Вершина холма тоже совсем близко. И что же я вижу, ещё раньше, чем выхожу наверх? Там стоит самое крупное животное из тех, что я видел за последние несколько недель. Лошадь.

Это пегая лошадь, её чёрная грива стоит дыбом, как шерсть на спине у гиены. Она пасётся, а заслышав меня, поднимает голову. Фыркает, переставляет переднюю ногу. Она привязана длинной верёвкой к колышку в земле. Что она ест? Трава здесь не растёт. Лошадь жуёт какой-то худосочный кустик.

Это животное не смогло бы выжить здесь без человеческой помощи. Значит, поблизости есть люди.

Поднявшись на следующий холм, я вижу дом, нет, это целых три маленьких деревянных домика, они покрашены в цвет ржавчины. На крыше самого большого — колоссальная антенна, высотой, наверное, в десятки метров. Неподалёку я в первый раз за долгое время вижу настоящие деревья, берёзы, хотя и совсем небольшие.

Очень медленно я подхожу поближе. Теперь мне приходится то и дело садиться отдыхать. Мне уже давно безразлично, на чём я сижу. На торфяных кочках, если придётся; иногда у меня просто не хватает сил искать сухое место. Торопиться мне больше некуда. Я уже так близко к самому большому дому, что различаю ведущую ко входу лестницу. Сейчас я спокойно поднимусь по этой лестнице. Как ни странно, на самом деле это получается лишь с большим напряжением, как будто я пьян. Я даже не в состоянии сразу ухватиться за дверную ручку, я ищу её на ощупь, как слепой.

Дверь открывается. За ней никого нет, там что-то вроде деревянного вестибюля, на стене висит телефон, рядом с ним стоит большой железный шкаф. За ним — другая дверь.

В комнате. Деревянные стены.
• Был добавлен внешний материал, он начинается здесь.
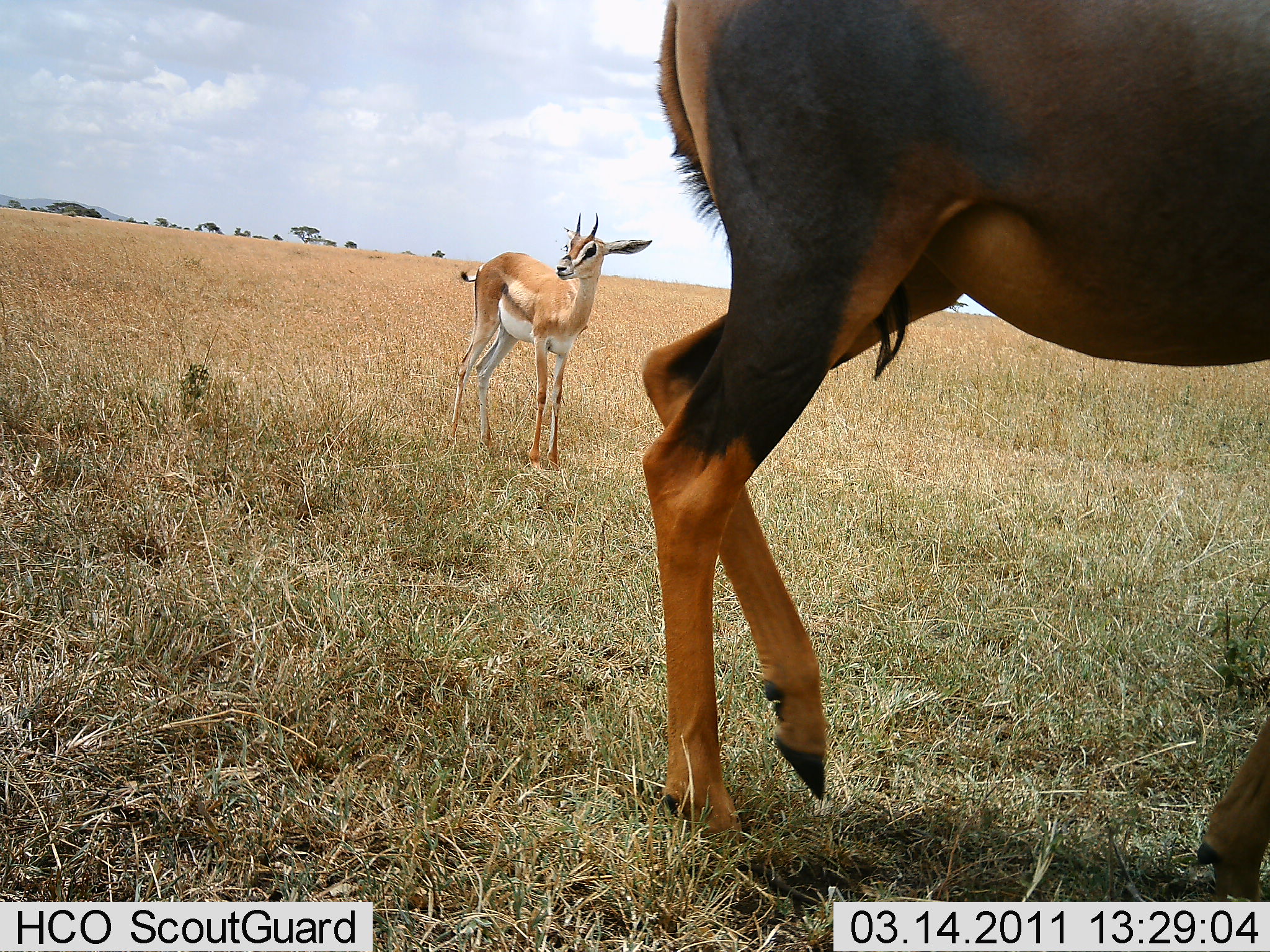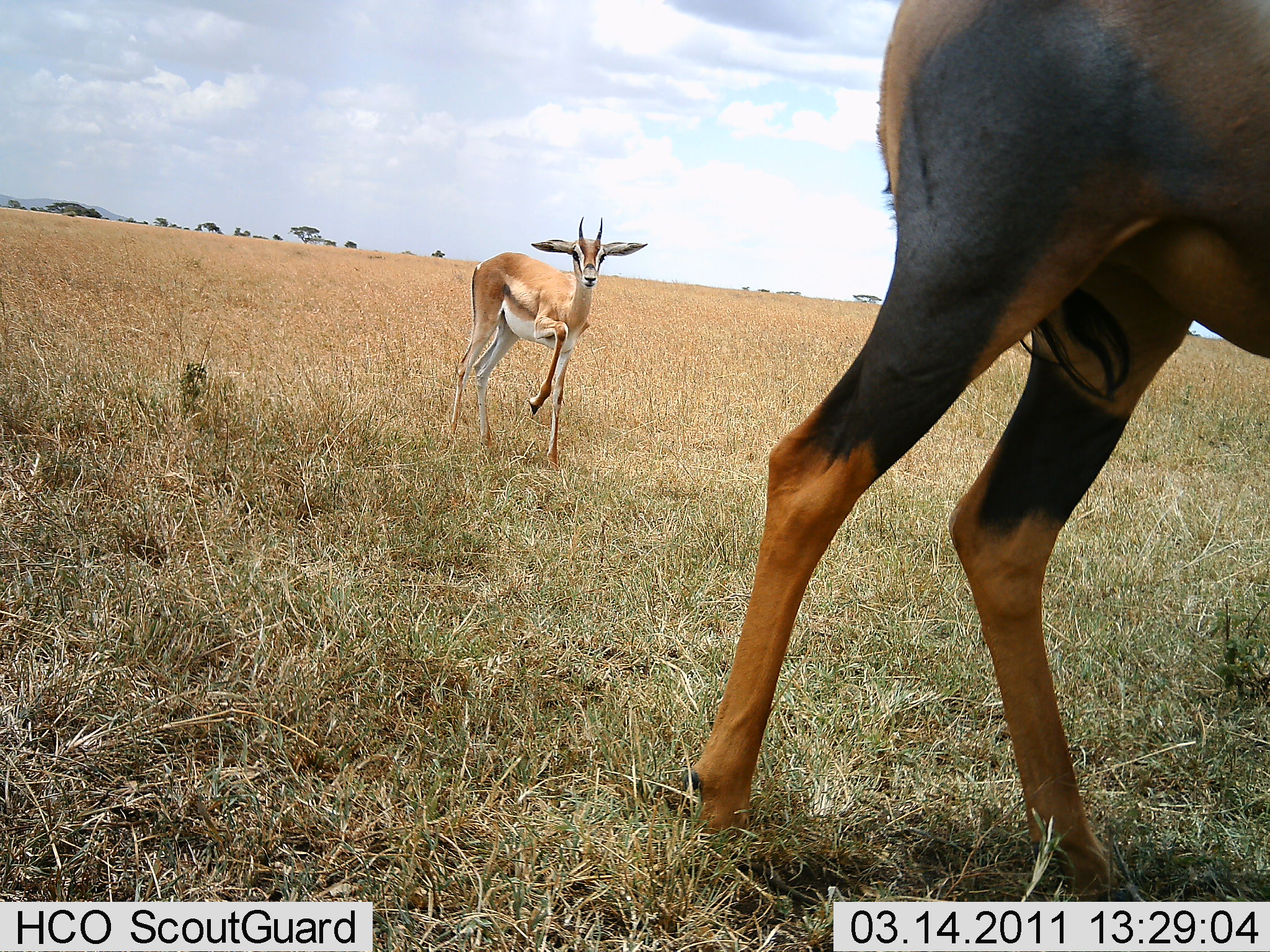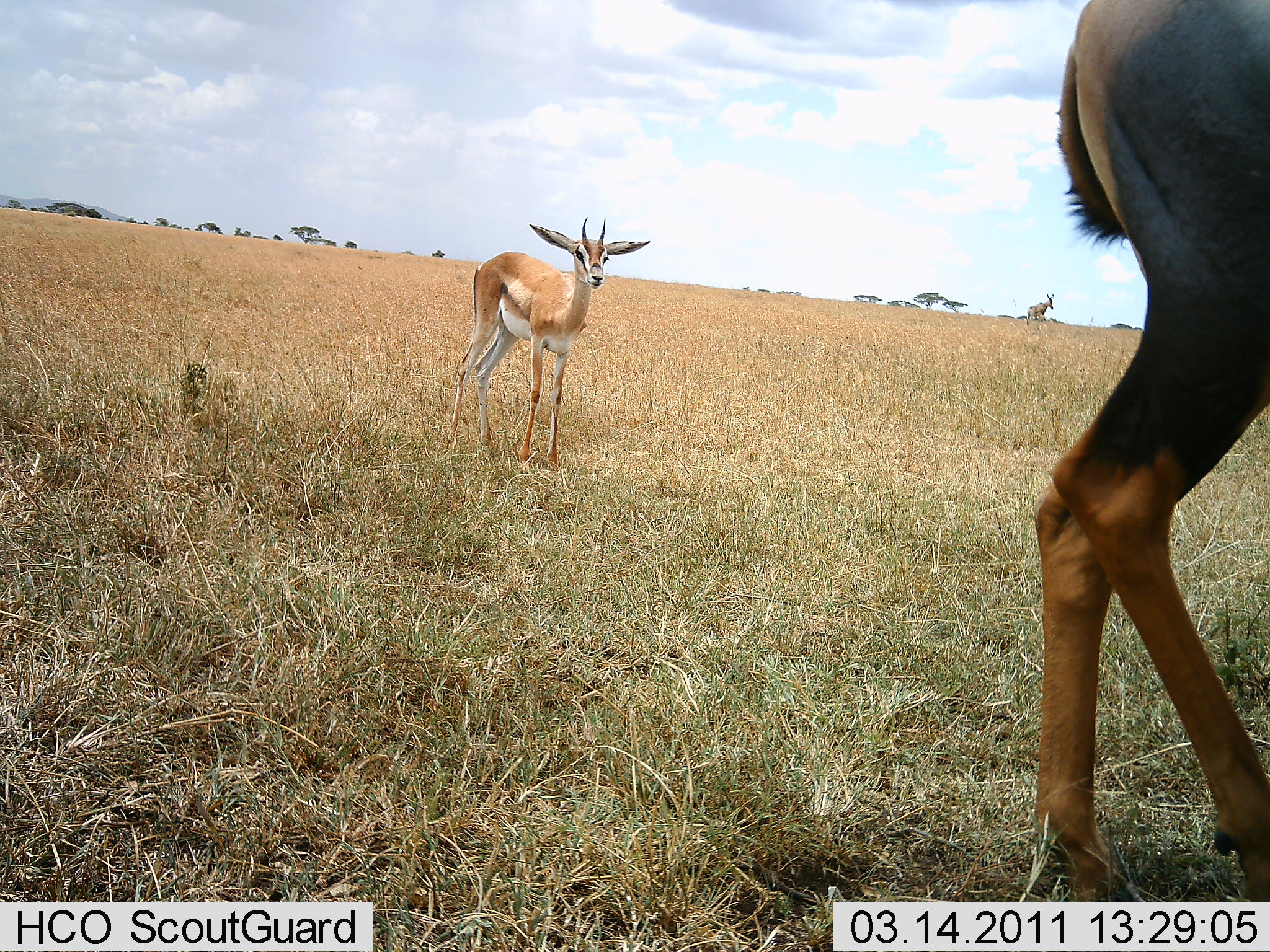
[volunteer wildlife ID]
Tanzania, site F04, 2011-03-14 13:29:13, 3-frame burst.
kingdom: Animalia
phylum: Chordata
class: Mammalia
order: Artiodactyla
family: Bovidae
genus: Nanger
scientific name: Nanger granti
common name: grant's gazelle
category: gazellegrants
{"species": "gazellegrants (grant's gazelle) (Nanger granti)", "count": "1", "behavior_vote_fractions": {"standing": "88%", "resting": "0%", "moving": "12%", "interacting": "0%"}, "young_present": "12%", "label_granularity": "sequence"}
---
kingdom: Animalia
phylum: Chordata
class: Mammalia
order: Artiodactyla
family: Bovidae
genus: Damaliscus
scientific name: Damaliscus lunatus jimela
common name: topi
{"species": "topi (Damaliscus lunatus jimela)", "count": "1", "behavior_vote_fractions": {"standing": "50%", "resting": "0%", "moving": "70%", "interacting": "0%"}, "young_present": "0%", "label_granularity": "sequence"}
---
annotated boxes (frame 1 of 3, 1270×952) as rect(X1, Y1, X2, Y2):
animal: rect(641, 0, 1270, 860); rect(445, 210, 653, 476)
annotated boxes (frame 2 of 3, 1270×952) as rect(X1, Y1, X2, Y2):
animal: rect(662, 2, 1268, 900); rect(444, 215, 649, 471)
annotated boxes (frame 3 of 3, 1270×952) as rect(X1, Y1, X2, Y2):
animal: rect(1041, 4, 1270, 702); rect(445, 216, 650, 475)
У окна сидит старуха с жёлтым морщинистым лицом, её волосы заплетены в короткие чёрные косы. Она беременна. Я выдавливаю из себя несколько слов по-английски. Она улыбается, встаёт и выходит из комнаты. Как она, такая старая, может быть беременна? С потолка свисают полоски липкой бумаги, мухи садятся на них, чтобы никогда больше не оторваться.

На стене нет ничего, кроме трёх больших календарей. На полу, вдоль стен, разложены разные предметы: кастрюли из нержавеющей стали, коробки, швейная машина, стопки одежды. В комнату врывается множество голых смуглых детей. Они ведут себя тихо, прячутся друг у друга за спиной, сосут пальцы. Дверь в другую комнату полуоткрыта. За ней видны кровати. Дети стоят у двери, как на страже, они готовы тут же захлопнуть её за собой, если я сделаю что-нибудь такое, что покажется им опасным. Я пошатываюсь, но не схожу с места. Один, два, три, много голых детей.